Fannie Mae's stock is certain to tank today, and not necessarily for the obvious reason. Yes, its quarterly loss of $2.5 billion was much larger than expected. Yes, total shareholder equity evaporated at an even larger pace: It was was $38.8 billion as of March 31, down from $44.0 billion at the end 2007: a drop of a staggering $5.2 billion in one quarter. But much more immediately, Fannie Mae announced a $6 billion capital raise, including $4 billion of equity today alone.
A large chunk of that $4 billion is going to come from the issuance of something called "non-cumulative mandatory convertible preferred stock," which is a flavor of convertible bond. Now buyers of convertible bonds are a specialized stock, and they always short the stock when buying the bond, especially when they're buying a mandatory convert, which is essentially a form of equity issuance.
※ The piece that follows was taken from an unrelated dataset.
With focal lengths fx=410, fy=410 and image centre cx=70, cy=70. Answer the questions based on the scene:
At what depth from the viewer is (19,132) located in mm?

It's almost as if Fannie Mae was trying as hard as it could to push its stock price down today: not only releasing atrocious quarterly results, but at the same time also announcing a dilutive issuance of new equity and a simultaneous issuance of bonds whose buyers will be shorting the stock. Oh, and on top of all that, Fannie Mae announced that it will cut its dividend by 10 cents from the 35 cents paid this quarter.
Still, bad news for shareholders is probably good news for any taxpayers alarmed by Charles Duhigg's 2000-word article today on the precarious position that Fannie and Freddie find themselves in. As long as the capital markets are willing to inject new capital into the GSEs, that means the federal government doesn't have to.